For now, countries that rely on Iranian oil may have no choice but to go along with the US. Like most traded goods, oil exports are paid for in dollars – largely through the Society for Worldwide Interbank Financial Telecommunication (SWIFT) in Belgium – and the US has the power to shut down such transactions. Most companies and countries have concluded that doing business in Iran is not worth losing access to the US market and the international dollar-payments system.
But in the future, they may no longer have to make such tradeoffs. On August 21, Germany’s foreign minister, Heiko Maas, urged Europe to establish payment channels that are independent of the US. And the following month, the EU’s foreign policy chief announced plans to form a “special purpose vehicle” to “assist and reassure economic operators pursuing legitimate business with Iran.”
Meanwhile, Russia has said that it is developing its own system for financial transfers, to protect itself from being shut out of the SWIFT system in the event of harsher US sanctions. And China has been pursuing a similar project at least since 2015, when the People’s Bank of China launched a system to facilitate cross-border transactions in renminbi.

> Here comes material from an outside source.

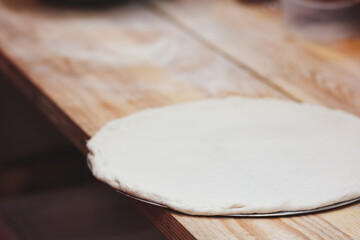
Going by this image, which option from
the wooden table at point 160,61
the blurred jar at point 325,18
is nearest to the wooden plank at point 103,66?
the wooden table at point 160,61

None of these alternative systems have yet to match the convenience of SWIFT and the dollar system. But if a new system were to take hold, it could rapidly shift power away from the US.
Rather than a cold war, the world may be heading toward an international system led by four powers, with the US, China, Russia, and Germany dominating their respective regions and seeking the upper hand in international negotiations. Such a scenario is reminiscent of the World War II vision of US President Franklin D. Roosevelt, who proposed that the four victorious allies – the US, the UK, China, and the Soviet Union – act as “Four Policemen,” each patrolling its own sphere of influence and negotiating with the others on world peace.
Image: Frank O. Salisbury via Wikimedia Commons
Today, approximations of the same four powers are once again in the lead, only now we have stronger international institutions to help keep the peace. Whether that peace lasts will depend on the willingness of the four powers to use and adapt those institutions to the emerging international system.